The swimmers lined up holding a small rope and then heard the countdown: "Dix, neuf, huit, sept, six, cinq, quatre, trois, deux, un, BANG" The starters gun sounded. With impressive arm-and-leg splashing to get our momentum started, we began swimming 400 meters upriver against the current and away from the lake. With our swimming speed slowed by the 1 mph opposing current, the crowds were able to watch us for a good length of time at the race start. The water was so cold that I had an immediate sinus-area headache of solid pain, which through experience meant the water was near 60 degrees or slightly below. I had never completed a marathon distance in water this cold.
To avoid the starting fray, I moved to the front of the pack by swimming along the outside of the thrashing arms and legs. This part of the course was a simple, straight out-and-back line marked by 20-foot-long brown logs with smooth trunks, 2 feet in diameter, which were linked together with industrial strength steel chains. There were two sets of logs, one on the course perimeter to keep boats out of this area and the swimmers safe, and the other line of logs to mark the interior swimming course.
As we swam alongside the logs, the waves created by our swimming moved them back and forth, and I could hear the chains clanging together underwater, along with the sound of dozens of motorboat propellers as they maneuvered for position. With each breath I could see the thousands of people cheering for us along the shoreline, but not hear their voices. However, their enthusiasm for the race traditions and admiration of the swimmers are always palpable to me, and I could feel their love as they watched us attempt to cross a formidable lake. Just like the logs, we were all linked together in trying to accomplish an unbelievable feat — the swimmers, the coaches, the fans, the media, and the race organizers.
After swimming upriver for about 10 minutes, we turned and headed back toward the start line. Now we were swimming with the current and the shoreline was passing very "quickly" for a swimmer. Passing the start line area, the log-lined course stopped and we entered the open river. Ahead of us all we could see is a river filled with boats. There are security, guide, and pleasure boats, along with a few kayaks. At this point of the race, the most important thing I needed to do was find my brother and guide boat. Open water swimming has no swimming lane ropes in the lakes and rivers to help with direction, and each swimmer is completely reliant on their coach to guide them and keep them safe from other boats and floating vagrant timber logs. These large pieces of wood are left over from the lumbermen using the rivers to move their wood to the mills (the rivers in Quebec are no longer used for this purpose and timber is trucked to the mills). The sooner I could get next to my boat the straighter my course would be. My view was blocked by boats, making navigation fairly impossible.

Given information:

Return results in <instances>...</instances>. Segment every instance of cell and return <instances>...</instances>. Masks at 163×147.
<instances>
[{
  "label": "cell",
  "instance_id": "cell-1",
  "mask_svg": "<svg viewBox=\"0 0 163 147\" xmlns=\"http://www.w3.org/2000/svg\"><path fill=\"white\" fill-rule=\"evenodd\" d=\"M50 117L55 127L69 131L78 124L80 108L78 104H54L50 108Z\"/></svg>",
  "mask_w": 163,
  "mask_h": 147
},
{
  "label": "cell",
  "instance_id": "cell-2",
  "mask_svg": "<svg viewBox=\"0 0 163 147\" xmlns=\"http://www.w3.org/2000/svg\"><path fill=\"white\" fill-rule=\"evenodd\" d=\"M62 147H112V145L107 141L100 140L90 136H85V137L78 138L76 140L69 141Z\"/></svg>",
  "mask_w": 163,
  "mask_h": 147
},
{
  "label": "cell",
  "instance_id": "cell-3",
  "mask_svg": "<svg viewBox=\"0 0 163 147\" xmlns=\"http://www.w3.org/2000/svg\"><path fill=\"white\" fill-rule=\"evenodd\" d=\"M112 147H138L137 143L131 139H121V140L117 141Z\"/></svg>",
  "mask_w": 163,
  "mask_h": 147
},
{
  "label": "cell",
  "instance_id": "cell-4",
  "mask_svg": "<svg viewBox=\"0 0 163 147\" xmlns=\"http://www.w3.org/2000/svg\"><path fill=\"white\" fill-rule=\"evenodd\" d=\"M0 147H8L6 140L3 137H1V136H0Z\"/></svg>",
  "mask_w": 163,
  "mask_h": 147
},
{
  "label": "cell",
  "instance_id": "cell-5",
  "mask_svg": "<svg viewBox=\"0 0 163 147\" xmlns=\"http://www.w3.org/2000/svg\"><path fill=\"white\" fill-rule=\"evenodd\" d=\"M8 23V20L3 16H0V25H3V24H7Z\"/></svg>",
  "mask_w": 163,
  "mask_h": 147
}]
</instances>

Short problem 1: In the account of the river swim, what marked the straight out-and-back part of the course?
Short problem 2: Carry the account of the river swim forward from its last sentence.

Result 1: Twenty-foot-long brown logs, 2 feet in diameter, linked together with industrial-strength steel chains.

Result 2:
This part of every marathon swimming race is the most dangerous for the swimmers, while their individual guide boats are maneuvering to come alongside their swimmer, and the swimmers are having a hard time seeing where to go. The small guide boats each have an outboard motor with a propeller safety cover. When all of the competitors are tightly bunched in a pack at the race beginning, the guide boats tend to bump into each other like bumper cars at the fair, and tempers can be short with everyone on heightened edge, jockeying for their swimmer's best position.
After a short while, I was able to find John and settle into a relaxed rhythm of about 80 strokes per minute. With the rough, frigid water, I kept my pace a little slower than a predictable race start, knowing that I would need more energy than normal to cross the lake.
The pace was pretty slow and I felt comfortable as we swam the 3 miles downriver to the lake. After 30 minutes I moved closer to the boat and reached up for two quick cups of fuel to "feed." The warm drinks swishing through my mouth felt good against the cold water. The drinks included glucose as the energy source, mixed with either an orange-flavored electrolyte fluid or a high-caffeine black tea, called Morning Thunder, which was about the same color as the lake.
As we approached the river mouth, James Kegley, a NCAA All-American swimmer from Indiana University and an intimidating competitor, began to increase his swimming pace and moved into the lead. James was taller with bigger muscles than me, with a wonderful laugh and smile that would light up the girls' hearts. James and I both started in marathon swimming the year before and had already raced each other several times. He was the swimmer who I was most concerned with and his move to the front of the pack could not be ignored. Letting go of my race strategy, I increased my pace to catch up to James and kept a higher stroke rate of about 84 strokes per minute. Still comfortable, but definitely using more energy. The benefit of working harder was my body was generating more heat from a higher heart rate and muscle exertion; my headache was gone and I was a little more comfortable in the cold. The negative of swimming faster was using more energy earlier in the crossing. Still 18 miles to go.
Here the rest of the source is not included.